Most importantly, early screening may help alert us to danger signs of near- or pre-diabetes. This the window period in which the blood sugar level is higher than normal, but does not yet meet the level where diabetes is diagnosed. In fact when one is pre-diabetic, there’s still time to ‘turn back the clock’ and reverse, prevent or delay the onset of diabetes.

This calls for changes in lifestyle and diet – two factors that play a key role in the prevention (and management) of diabetes. Because being overweight is a major contributing factor, one of the first and most impactful preventative steps to stave off diabetes is weight loss.

While it is best to maintain a body mass index (BMI) of below23, every little bit of weight loss helps. It’s been found that obese people who lost as little as 5 to 10 per cent of their body weight saw reductions in blood sugar levels.

It’s not hard to get exercise into one’s routine: just 30-minutes of light activity a day can prevent or delay the onset of diabetes. This is because physical activity helps muscle cells use glucose in the blood stream for energy, making the cells more sensitive to insulin.

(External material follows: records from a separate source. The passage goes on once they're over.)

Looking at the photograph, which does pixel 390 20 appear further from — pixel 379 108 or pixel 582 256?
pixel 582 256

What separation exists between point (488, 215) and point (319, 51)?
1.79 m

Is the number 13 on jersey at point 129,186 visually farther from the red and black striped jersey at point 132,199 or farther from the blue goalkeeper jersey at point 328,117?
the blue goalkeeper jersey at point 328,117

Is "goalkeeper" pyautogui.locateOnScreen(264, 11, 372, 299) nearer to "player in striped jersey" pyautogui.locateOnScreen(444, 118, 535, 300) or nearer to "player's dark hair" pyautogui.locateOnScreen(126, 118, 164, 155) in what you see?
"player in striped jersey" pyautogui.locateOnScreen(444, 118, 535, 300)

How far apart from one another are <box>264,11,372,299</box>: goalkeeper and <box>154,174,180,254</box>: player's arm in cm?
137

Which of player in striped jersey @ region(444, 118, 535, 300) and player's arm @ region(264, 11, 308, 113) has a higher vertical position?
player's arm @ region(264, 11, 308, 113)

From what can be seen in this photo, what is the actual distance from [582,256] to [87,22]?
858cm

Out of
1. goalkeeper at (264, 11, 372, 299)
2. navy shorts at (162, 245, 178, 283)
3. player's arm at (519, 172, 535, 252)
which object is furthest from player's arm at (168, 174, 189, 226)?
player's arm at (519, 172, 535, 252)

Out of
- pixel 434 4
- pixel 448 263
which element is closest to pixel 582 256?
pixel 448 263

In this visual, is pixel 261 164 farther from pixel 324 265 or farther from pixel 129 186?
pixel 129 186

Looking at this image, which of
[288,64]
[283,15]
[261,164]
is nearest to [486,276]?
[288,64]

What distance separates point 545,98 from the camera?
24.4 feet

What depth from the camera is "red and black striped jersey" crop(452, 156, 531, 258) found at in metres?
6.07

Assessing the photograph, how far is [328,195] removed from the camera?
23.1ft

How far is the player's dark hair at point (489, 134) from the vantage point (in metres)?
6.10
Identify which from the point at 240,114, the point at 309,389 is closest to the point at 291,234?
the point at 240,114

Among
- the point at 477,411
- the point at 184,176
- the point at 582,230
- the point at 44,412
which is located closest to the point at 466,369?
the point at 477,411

Diet-wise, it’s crucial to include more fruits, vegetables, and whole-grains into one’s meals, while reducing the amount of refined carbohydrates (white sugar, white flour, white rice, and processed cereals), trans fats, and alcohol consumed. Consider including bittergourd, oily fish and raw nuts several times a week into meals as these may have some effect on lowering blood sugar levels and increasing insulin sensitivity.